Generated for commit: 66671b7. Link to the linter CI: here

@ogrisel
Copy link
Member

ogrisel commented Oct 17, 2025

I triggered the CUDA build out of curiosity.

However, I agree that I am worried about the performance impact of using full SVD on large datasets. Can you benchmark main vs PR branch for various data shapes?

@antoinebaker
Copy link
Contributor Author

Here a few benchmarks, with fit time and peak memory:

Snippet
from sklearn.linear_model import RidgeCV
from sklearn.datasets import make_regression
from time import time
import tracemalloc

def benchmark(n_samples, n_features, alphas, gcv_mode):
    X, y = make_regression(n_samples=n_samples, n_features=n_features)
    tracemalloc.start()
    reg = RidgeCV(alphas=alphas, gcv_mode=gcv_mode)
    t0 = time()
    reg.fit(X, y)
    elapsed = time() - t0
    current, peak = tracemalloc.get_traced_memory()
    tracemalloc.stop()
    peak /= 1024**2 # MB
    print(f"{elapsed=:.2f}s {peak=:.1f}MB {gcv_mode=} {n_samples=}")
benchmark(n_samples=1000, n_features=100, alphas=[1e-15], gcv_mode="svd")
benchmark(n_samples=10_000, n_features=100, alphas=[1e-15], gcv_mode="svd")
# main
elapsed=0.02s peak=3.2MB gcv_mode='svd' n_samples=1000
elapsed=0.05s peak=31.1MB gcv_mode='svd' n_samples=10000
# PR using full svd
elapsed=0.05s peak=23.8MB gcv_mode='svd' n_samples=1000
elapsed=7.29s peak=2297.0MB gcv_mode='svd' n_samples=10000

@antoinebaker
Copy link
Contributor Author

antoinebaker commented Oct 20, 2025

I think I'll try using the reduced svd of $X$ when n_samples < n_features and the reduced svd of $X^T$ when n_samples > n_features, a bit like the "eigen" mode where we either use the Gram $XX^T$ or covariance $X^TX$ matrix.

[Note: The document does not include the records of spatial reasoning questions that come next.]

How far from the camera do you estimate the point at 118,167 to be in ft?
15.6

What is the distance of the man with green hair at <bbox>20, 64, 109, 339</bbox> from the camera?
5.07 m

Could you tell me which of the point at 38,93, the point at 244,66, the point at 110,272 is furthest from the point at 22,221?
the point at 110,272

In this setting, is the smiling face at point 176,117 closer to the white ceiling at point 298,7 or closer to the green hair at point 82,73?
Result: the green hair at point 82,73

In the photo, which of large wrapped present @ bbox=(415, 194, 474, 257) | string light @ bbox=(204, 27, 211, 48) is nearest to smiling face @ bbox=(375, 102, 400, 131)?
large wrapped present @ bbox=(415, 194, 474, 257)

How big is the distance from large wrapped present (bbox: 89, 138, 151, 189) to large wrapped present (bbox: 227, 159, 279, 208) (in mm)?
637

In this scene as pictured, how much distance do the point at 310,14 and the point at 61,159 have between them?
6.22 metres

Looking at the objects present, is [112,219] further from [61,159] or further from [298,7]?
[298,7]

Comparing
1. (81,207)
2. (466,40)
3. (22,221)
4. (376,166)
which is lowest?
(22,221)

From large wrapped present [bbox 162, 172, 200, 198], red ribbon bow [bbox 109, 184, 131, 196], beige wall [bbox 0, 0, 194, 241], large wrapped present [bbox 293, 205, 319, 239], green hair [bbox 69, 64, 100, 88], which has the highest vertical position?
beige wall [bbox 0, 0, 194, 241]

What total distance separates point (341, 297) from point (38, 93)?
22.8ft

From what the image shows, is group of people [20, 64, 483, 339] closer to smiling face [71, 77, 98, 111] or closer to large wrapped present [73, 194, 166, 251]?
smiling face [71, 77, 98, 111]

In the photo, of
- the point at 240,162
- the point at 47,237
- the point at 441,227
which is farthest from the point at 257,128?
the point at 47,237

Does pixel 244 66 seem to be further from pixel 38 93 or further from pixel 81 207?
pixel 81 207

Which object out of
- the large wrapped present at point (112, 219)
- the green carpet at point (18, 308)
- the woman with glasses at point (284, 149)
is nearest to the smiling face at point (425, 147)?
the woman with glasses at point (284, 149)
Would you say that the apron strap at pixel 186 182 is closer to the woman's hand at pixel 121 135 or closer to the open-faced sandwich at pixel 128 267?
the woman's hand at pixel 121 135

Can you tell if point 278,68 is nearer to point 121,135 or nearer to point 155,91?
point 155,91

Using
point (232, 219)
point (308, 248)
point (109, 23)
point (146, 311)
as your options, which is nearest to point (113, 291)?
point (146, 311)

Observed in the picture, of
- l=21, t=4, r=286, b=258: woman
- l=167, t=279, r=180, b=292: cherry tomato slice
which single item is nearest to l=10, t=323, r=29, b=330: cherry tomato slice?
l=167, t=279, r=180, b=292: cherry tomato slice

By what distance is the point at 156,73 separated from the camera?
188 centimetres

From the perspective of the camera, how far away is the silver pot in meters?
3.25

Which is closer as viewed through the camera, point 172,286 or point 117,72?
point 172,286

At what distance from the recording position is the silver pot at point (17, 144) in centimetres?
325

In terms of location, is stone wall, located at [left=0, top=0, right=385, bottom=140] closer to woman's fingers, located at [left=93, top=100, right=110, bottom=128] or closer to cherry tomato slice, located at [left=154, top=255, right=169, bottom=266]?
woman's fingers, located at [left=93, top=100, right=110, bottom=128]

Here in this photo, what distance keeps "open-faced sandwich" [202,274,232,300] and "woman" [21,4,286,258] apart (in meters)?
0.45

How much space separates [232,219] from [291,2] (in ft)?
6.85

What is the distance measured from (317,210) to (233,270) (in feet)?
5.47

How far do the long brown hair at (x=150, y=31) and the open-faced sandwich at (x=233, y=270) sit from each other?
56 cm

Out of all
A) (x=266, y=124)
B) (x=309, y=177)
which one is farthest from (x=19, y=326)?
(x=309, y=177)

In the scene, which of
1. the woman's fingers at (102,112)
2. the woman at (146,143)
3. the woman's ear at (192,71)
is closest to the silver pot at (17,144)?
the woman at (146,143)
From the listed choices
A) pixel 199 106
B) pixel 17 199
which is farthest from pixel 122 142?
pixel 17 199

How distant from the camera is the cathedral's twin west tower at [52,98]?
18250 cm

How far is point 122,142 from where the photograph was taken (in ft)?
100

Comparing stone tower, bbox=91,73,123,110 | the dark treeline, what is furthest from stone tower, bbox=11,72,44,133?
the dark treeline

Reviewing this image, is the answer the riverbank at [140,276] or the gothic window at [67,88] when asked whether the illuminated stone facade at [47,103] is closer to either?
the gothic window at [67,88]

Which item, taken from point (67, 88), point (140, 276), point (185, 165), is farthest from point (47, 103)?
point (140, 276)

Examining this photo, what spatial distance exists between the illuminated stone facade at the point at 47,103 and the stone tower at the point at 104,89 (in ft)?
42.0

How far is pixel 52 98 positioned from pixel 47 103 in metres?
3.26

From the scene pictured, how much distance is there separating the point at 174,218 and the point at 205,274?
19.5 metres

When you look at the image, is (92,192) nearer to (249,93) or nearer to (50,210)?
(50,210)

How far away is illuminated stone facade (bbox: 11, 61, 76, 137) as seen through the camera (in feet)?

EDIT: actually that's a dead end :( Using the reduced svd and the Woodbury identity yields the same formula as main for $G^{-1}$.

@ogrisel
Copy link
Member

ogrisel commented Oct 24, 2025

The performance overhead is indeed not admissible.

To better handle the n_samples >> n_features case, I think we should implement a new variant of RidgeCV for a k-fold (or any user defined CV strategy) by internally forming X[train_fold_i].T @ X[train_fold_i] once for each fold and then calling a cheap xp.linalg.solve for each (fold_idx, alpha) combination (similarly to the Ridge(solver="cholesky") does for a single alpha and no CV.

EDIT: link to the relevant part of Ridge: https://github.com/scikit-learn/scikit-learn/blob/main/sklearn/linear_model/_ridge.py#L217-L236

@ogrisel
Copy link
Member

ogrisel commented Oct 24, 2025

@antoinebaker would you be interested in trying to prototype the above approach (possibly in google colab notebook using the array API) and run some benchmark to check that it's a worthwhile approach (both from a computational and a numerical precision standpoint)?

@ogrisel
Copy link
Member

ogrisel commented Oct 24, 2025

Also, I think for Ridge we should introduce a new solver, very similar to what solver="cholesky" does but without the assume_a="pos". This would allow to:

  • naturally support array API because assume_a is not part of the xp.linalg.solve spec.
  • not have to fallback to slow solver="svd" in the presence of collinear features and too small regularization while still converging to the minimum norm solution in the alpha=0 limit.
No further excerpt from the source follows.